Completada essas apresentações, que terminam por equacionar e situar a problemática, passa-se à parte do livro que trata das discussões e análise dos dados. Sua primeira seção realiza uma breve descrição da metodologia utilizada para obtenção e análise dos dados. Dada a natureza empírica da pesquisa voltada a acontecimentos vivenciados em sala, uma digressão é feita para localizar e situar as condições do ambiente de ensino escolar envolvido em que os casos exemplificados no estudo ocorreram, quem foram os sujeitos investigados, graus de instrução e explana como os dados foram registrados e avaliados.

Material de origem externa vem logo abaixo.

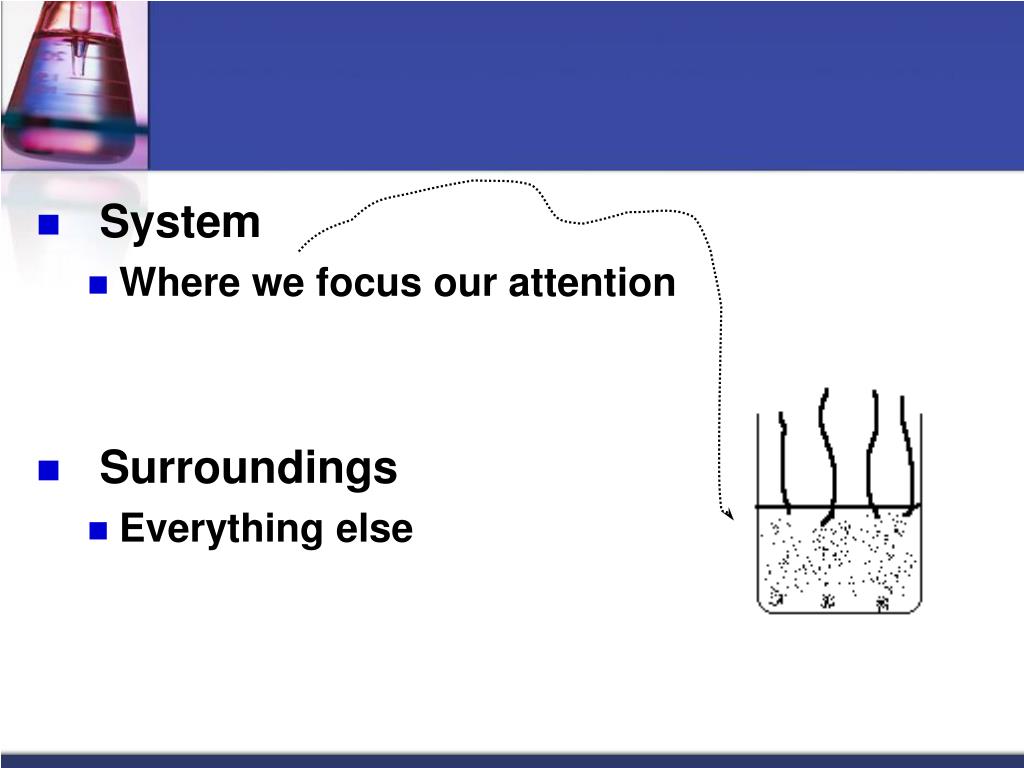 System

Where we focus our attention

Surroundings

Everything else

Durante a apresentação dos casos as análises se fizeram com base em sete escrutínios. Além da preocupação principal de apontar, identificar e qualificar no discurso o signo de interesse e diferenciá-lo do sinal, análises adicionais buscaram explicar e situar o variado papel instrucional dos signos emitidos pelo professor no ato de emissão e funções cognitivas peculiares participantes desse discurso que os mesmos cumpriram. Na sequência, os signos também foram caracterizados quanto as suas diversas formas e modos representacionais de manifestação, tipos de atos sêmicos que estabelecem nas relações sociais advindas da comunicação, origem da emissão sígnica se do professor, aluno ou ambiente. Por último, o estado de compreensão do estudante que a intervenção da indicação circunstancial tentou proporcionar à mensagem do sinal foi examinado. Com esses sete pontos de análise, o trabalho distingue-se dos estudos do gênero haja vista seu viés semiótico diferenciado.

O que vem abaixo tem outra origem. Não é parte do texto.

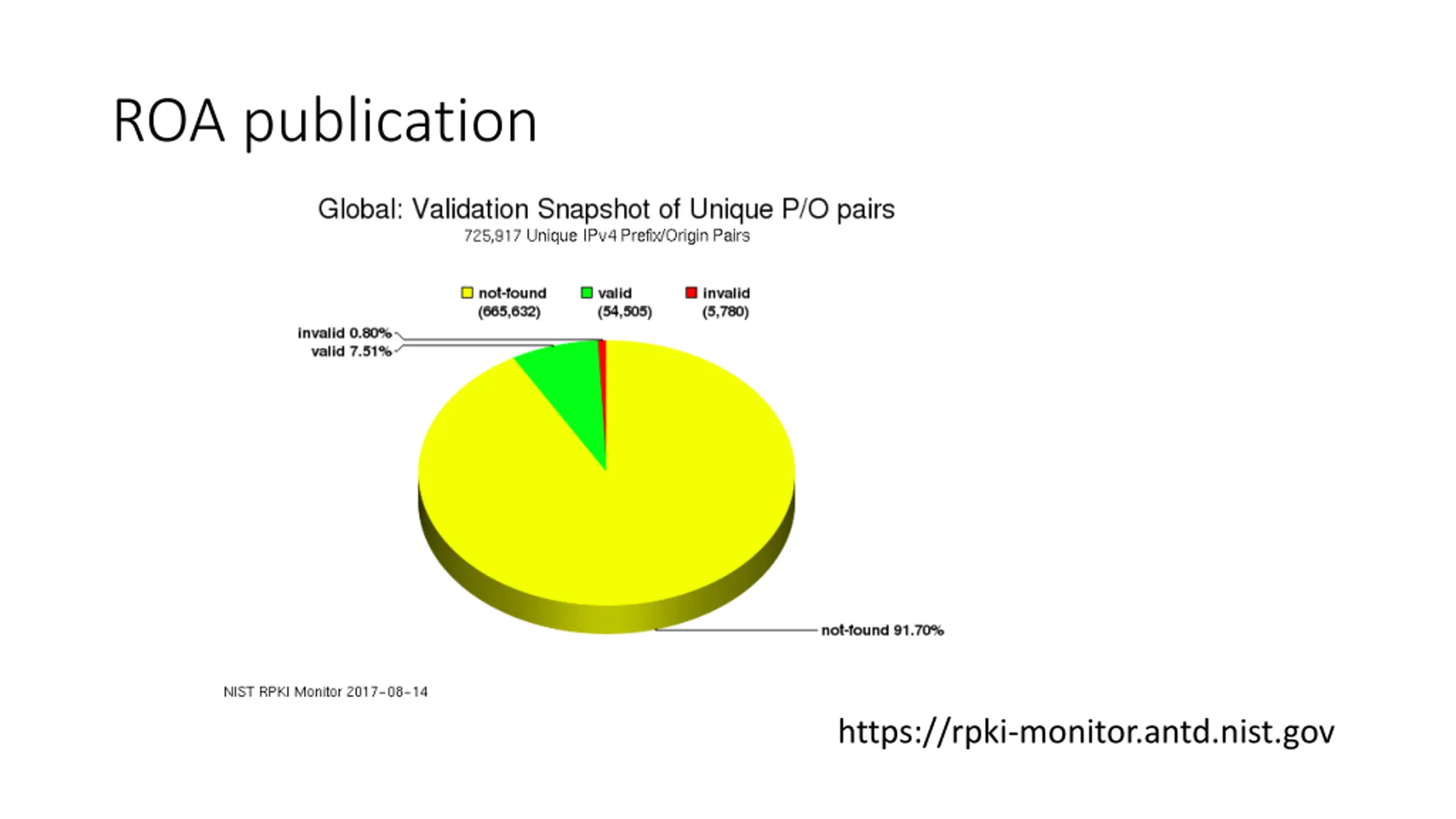 ROA publication

Global: Validation Snapshot of Unique P/O pairs
725,917 Unique IPv4 Prefix/Origin Pairs

not-found (665,632)
valid (54,505)
invalid (5,780)

invalid 0.80%
valid 7.51%
not-found 91.70%

NIST RPKI Monitor 2017-08-14

https://rpki-monitor.antd.nist.gov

É de se apontar e reforçar que em razão dos acontecimentos serem factíveis de efetivação prática e voltados para sala de aula, tal consideração tende a fortalecer a viabilidade da proposta. Isto porque a mesma não é produto de ambientes de pesquisa artificializados, ideais, no sentido de estarem afastados do cotidiano das escolas. São, sim, situações regulares de ensino que professores preocupados com uma aprendizagem com significado promovem ou são capazes de fazer acontecer desde que a metodologia discursiva esteja posta e que independe de conteúdos específicos abordados.

Posteriormente à metodologia, os dados são apresentados, discutidos e analisados. Nessa seção, as análises se dão em cima de casos onde ocorreram indicações circunstanciais emitidas por professores de física em empreendimento discursivo em aulas tanto para alunos de ensino médio como para estudantes de graduação de licenciatura, em aulas teóricas ou práticas em laboratório.

Na última parte do livro procede-se o fechamento do estudo. Nela, conclusões são tecidas a respeito da proposta e encaminhadas conjecturas que possibilitam dar continuidade a outros estudos dentro da temática.